BOUNTIFUL -- For the last few years, the drama department at Viewmont High School has experienced a significant decline in participation as the graduation credit requirements have increased, resulting in less free time for students to take elective classes.
Steve Anderson has been the drama coach at Viewmont High for 26 years. He once taught six drama classes, involving more than 200 students each semester. Now he teaches three classes, hovering around 30 participating students, a far cry from the old numbers.
Anderson understands the need for students to fit in required classes, but feels students are missing out on several critical skills they gain in drama.
"To rise in the business world, you need to have confidence and the ability to stand up in front of others," Anderson said. "We are teaching drama students these critical skills for their future, but that's the thing that is getting lost."
In an effort to bring back some excitement for the drama department and allow students to see the possibilities in the industry, Anderson and one of his former student teachers decided to host a film festival.
"We were afraid students aren't as into theater as they should be, so we wanted to remind them how cool it is," said Kellie Johnson, who did her student teaching at Viewmont in 2011 and has remained involved with the program.
The film festival was held this past week with nearly a dozen short films created by theater students. The kids and the nearly 200 attendees were having so much fun at the event that Johnson had a hard time getting everyone to go home.
"I think it was the uniting effort we were looking for by letting other students come and see that film and theater can be really fun," Johnson said. "Drama really brings kids out of their shell, and you see kids that have no self-esteem come into drama where everyone's on the same page, and they come out of their shell and gain self-esteem by getting to be somebody they aren't typically."
Johnson invited a professional from the industry to participate in workshops with students before the film festival.
Anderson said it definitely generated a lot of excitement when Richard Sharrah, co-creator of the Web-based hit "Kid History" walked into the room.
Sharrah spent several hours with the Viewmont drama students, teaching them some of the ins and outs of the film industry.
He began by teaching them how to open up their voices. During the voice exercises, he pointed out how many of the students were hesitant, obviously afraid of being too loud.
"We need to get rid of everything that tells you to fit in with everyone else," Sharrah said.
Ultimately, he wanted to move at least a few of the students during the workshop.

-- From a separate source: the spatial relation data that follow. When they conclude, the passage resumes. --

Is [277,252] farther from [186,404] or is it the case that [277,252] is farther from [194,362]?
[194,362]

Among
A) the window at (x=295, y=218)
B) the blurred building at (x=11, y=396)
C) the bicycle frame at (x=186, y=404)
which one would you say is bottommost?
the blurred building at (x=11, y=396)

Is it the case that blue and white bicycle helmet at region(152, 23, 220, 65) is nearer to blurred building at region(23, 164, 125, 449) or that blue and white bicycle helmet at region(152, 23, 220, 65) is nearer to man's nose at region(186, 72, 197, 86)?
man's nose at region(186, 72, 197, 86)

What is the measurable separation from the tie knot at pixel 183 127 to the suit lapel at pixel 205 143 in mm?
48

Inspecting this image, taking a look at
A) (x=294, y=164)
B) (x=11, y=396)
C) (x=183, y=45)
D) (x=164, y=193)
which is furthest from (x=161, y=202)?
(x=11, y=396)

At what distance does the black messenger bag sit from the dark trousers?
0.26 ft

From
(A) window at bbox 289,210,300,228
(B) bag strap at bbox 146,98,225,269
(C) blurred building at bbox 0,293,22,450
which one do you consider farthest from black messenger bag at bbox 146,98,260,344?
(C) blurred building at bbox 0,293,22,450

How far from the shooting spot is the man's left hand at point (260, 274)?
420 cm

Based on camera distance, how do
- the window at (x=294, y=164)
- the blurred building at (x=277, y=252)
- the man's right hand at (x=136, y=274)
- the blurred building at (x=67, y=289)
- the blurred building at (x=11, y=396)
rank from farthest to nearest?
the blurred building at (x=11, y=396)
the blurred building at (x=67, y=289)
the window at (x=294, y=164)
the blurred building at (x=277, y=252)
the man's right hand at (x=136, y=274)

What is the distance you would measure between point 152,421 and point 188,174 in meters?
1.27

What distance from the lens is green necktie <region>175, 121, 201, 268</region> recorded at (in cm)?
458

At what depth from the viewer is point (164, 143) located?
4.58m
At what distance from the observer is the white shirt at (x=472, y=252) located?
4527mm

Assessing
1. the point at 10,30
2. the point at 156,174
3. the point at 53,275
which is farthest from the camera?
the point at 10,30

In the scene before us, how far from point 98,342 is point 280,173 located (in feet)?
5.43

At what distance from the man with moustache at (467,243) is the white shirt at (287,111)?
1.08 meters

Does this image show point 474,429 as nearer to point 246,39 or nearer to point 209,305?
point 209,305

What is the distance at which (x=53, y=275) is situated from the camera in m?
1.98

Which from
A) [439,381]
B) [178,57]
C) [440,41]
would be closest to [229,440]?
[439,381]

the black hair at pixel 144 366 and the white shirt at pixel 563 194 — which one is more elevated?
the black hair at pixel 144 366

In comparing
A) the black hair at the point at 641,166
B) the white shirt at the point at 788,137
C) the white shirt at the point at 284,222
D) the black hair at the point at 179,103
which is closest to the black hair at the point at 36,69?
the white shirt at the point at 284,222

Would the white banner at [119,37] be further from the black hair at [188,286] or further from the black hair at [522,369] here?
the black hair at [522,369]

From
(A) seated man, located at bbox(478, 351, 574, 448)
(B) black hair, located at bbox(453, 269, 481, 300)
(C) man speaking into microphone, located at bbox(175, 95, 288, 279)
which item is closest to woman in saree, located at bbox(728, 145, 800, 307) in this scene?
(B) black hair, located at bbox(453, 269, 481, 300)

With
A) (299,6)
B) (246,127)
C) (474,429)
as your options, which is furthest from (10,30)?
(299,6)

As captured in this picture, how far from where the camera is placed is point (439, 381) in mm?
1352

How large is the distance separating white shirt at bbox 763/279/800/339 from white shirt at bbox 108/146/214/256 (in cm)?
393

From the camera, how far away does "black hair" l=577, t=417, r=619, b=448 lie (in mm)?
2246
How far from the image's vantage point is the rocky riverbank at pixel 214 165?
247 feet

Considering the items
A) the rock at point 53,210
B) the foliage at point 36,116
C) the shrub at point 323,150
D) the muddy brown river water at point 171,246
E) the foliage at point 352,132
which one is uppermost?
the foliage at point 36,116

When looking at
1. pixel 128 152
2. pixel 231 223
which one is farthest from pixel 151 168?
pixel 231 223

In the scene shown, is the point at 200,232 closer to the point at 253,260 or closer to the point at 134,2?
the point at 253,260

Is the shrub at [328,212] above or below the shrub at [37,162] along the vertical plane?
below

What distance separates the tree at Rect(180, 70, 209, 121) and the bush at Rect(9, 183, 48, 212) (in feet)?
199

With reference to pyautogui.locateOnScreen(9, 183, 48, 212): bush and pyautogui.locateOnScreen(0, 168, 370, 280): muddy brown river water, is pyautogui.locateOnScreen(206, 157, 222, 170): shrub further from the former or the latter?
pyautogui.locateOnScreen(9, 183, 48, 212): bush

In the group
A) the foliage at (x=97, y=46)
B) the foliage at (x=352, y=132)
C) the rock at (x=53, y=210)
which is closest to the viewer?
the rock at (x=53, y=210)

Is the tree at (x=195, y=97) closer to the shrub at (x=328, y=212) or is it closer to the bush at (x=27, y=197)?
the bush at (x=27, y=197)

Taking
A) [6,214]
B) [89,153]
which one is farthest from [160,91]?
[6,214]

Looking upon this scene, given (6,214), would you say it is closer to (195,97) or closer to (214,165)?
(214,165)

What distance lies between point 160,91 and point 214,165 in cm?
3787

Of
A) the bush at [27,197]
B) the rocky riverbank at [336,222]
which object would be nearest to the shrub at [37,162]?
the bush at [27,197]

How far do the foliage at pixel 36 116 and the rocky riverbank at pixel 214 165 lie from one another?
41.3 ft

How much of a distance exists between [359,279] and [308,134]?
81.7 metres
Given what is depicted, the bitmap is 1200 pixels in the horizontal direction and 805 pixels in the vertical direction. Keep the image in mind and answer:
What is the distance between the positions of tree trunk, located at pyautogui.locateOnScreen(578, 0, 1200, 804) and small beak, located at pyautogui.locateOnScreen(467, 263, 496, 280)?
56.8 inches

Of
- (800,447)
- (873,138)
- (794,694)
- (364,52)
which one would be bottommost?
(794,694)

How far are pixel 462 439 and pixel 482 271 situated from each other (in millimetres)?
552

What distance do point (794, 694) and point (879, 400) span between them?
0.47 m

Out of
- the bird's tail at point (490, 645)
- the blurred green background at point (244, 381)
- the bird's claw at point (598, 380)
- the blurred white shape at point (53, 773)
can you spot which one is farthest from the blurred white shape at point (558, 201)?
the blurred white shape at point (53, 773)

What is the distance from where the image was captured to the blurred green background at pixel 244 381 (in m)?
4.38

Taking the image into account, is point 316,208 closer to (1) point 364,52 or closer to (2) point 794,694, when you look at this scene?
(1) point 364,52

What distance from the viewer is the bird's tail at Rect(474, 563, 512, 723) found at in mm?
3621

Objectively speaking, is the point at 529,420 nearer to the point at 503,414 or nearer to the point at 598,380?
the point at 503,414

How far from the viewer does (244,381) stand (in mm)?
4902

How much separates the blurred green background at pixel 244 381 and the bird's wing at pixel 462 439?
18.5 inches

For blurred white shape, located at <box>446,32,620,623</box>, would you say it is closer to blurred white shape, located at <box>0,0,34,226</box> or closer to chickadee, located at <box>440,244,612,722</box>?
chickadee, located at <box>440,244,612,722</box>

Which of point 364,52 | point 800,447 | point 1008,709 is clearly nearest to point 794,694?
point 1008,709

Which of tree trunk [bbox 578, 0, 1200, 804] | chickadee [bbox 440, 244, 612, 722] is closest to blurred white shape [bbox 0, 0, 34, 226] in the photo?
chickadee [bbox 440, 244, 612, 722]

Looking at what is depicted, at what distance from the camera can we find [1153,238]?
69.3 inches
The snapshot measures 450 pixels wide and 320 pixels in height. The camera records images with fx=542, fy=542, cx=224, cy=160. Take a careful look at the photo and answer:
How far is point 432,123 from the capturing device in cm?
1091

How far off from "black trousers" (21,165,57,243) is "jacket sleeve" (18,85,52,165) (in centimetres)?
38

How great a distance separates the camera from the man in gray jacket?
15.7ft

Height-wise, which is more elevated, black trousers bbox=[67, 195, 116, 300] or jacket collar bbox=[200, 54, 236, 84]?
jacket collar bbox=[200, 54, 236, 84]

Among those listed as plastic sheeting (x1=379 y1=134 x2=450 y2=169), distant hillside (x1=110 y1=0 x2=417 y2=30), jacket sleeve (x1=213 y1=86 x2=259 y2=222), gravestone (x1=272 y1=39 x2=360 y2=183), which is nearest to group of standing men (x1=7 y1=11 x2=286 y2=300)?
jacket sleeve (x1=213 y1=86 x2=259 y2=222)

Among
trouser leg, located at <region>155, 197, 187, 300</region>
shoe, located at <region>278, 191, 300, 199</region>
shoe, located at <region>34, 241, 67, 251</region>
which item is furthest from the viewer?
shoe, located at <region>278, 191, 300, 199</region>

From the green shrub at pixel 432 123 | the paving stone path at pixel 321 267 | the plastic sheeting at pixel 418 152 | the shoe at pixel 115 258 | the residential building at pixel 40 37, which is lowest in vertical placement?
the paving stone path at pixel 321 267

"I'm hoping to inspire them to chase a dream," he said. "Any profession is hard, but the rewards are three times as much when you locate your passion and don't take no for an answer. Sometimes the biggest naysayer is yourself, so I want to help them overcome that and attack a dream -- because when you achieve it, it's that much greater."
Senior Trevon Johnson, whose dream is to pursue a career in acting, was excited to hear from Sharrah.
"I just really wanted to see someone famous come and show me how to reach my goals of becoming an actor," Trevon said. "I learned how to make sure to stand out from someone else and do things no one else can do."
Whether it's in film, or any another career, it's exactly what Kellie Johnson was hoping the students would learn from Sharrah.
"We want the students to know that whatever they want in life, to just go after it because it's possible," said Johnson, who hopes the film festival can be continued in years ahead.